Optical communication systems transport information in the form of modulated light signals. A laser module, e.g. a semiconductor laser (laser=light amplification by stimulated emission of radiation) in a signal transmitter unit is here normally used in order to accomplish the optical signals on basis of electrical ditto, and a photodetection module, e.g. a photodiode, in a signal receiver unit typically converts the optical signals back into electrical signals again. In most cases, the signal transmitter unit and a corresponding signal receiver unit are co-located to form an optoelectrical transceiver unit.
The above transmitter and receiver units should generally be as small as possible with the aim of concentrating the number of processed information bits per physical volume unit and thereby reduce the overall size of the optical communication equipment. For the same reason, the units should also be placed as close as possible to each other.

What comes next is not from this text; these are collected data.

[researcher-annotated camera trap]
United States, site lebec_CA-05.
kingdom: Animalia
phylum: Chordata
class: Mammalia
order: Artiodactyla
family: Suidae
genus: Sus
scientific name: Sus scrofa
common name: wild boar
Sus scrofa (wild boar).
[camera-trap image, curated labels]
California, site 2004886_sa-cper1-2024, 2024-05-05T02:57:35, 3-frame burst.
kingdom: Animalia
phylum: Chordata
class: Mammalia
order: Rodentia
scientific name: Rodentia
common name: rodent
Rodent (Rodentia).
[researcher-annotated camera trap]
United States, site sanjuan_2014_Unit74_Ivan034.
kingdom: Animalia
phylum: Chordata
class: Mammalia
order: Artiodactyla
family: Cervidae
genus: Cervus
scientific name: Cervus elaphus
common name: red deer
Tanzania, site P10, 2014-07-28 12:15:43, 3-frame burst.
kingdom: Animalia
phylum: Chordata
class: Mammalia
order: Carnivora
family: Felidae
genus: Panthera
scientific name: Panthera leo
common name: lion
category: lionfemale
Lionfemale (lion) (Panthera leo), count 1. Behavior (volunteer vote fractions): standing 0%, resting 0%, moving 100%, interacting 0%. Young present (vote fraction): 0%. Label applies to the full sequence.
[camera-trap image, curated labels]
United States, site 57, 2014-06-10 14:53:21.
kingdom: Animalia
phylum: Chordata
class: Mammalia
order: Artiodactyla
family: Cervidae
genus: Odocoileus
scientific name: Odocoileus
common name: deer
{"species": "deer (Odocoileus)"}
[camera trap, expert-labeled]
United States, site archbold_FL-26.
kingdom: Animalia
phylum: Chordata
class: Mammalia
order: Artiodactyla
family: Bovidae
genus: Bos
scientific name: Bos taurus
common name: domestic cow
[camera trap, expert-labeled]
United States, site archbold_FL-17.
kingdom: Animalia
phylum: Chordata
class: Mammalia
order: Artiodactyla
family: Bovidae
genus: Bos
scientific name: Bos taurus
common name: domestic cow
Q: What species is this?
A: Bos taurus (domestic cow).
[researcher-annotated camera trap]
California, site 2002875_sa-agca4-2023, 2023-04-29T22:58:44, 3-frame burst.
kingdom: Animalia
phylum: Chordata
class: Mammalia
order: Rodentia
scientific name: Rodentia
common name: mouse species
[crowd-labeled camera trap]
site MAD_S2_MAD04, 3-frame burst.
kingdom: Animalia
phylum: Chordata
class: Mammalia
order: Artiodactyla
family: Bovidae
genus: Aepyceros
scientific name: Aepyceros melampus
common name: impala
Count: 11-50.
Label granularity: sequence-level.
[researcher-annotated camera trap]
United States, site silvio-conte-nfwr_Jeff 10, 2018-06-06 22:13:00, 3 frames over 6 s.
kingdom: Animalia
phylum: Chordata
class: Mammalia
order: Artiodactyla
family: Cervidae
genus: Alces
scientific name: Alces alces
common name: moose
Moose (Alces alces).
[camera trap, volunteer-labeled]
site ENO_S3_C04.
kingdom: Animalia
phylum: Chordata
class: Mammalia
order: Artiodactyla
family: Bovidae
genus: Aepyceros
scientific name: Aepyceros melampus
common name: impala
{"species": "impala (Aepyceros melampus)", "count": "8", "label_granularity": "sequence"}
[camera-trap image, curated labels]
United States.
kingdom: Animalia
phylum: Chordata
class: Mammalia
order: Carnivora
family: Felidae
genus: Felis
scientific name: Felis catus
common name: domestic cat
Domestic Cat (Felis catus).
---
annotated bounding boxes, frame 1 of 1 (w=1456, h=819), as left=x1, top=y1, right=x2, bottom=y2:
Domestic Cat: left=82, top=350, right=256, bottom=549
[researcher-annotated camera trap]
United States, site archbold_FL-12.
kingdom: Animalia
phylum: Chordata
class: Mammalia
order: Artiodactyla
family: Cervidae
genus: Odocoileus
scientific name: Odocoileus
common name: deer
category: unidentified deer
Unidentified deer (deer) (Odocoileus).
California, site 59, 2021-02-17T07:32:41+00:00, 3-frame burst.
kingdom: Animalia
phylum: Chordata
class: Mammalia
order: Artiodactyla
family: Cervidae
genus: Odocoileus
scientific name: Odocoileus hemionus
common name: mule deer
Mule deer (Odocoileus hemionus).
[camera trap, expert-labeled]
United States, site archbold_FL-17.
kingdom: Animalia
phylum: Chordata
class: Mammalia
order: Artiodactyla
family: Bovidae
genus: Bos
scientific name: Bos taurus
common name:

Traditionally, the transmitter and receiver units are placed in a respective indentation in the circuit board. Furthermore, the units are usually oriented with their largest side in parallel with the circuit board, such that they show a largest possible interface area towards a heat sink below and/or above the circuit board. This design, however, places a theoretical lower limit as to the circuit board area required to house a certain number of units, which basically is proportional to the area of the largest unit sides. Moreover, the assembly of such a transceiver becomes relatively complex, particularly if the units are positioned very close to each other.
The document WO01/42840 discloses a modular fiber-optic transceiver, which includes a sub-assembly stack mounted with its largest sides oriented perpendicular to the circuit board. Thereby, it appears possible to place rather many sub-assembly stacks per area unit on the circuit board. Specifically, the document proposes a first design where a standard single solder pin array connects the sub-assembly to the transceiver board. This design limits the data rate of the signals that are fed to or from the sub-assembly to a relatively low value, such that the design may only be used for low capacity optical processing modules. According to a second proposed design, a so-called flexible cable band instead attaches the sub-assembly to the transceiver board. Thereby, a higher data rate is enabled. However, the signal shielding is still inadequate and the mounting of the optoelectrical components becomes very complicated. Moreover, the flexible cable band approach severely limits the potential areas in which the sub-assembly may be positioned on the transmitter board.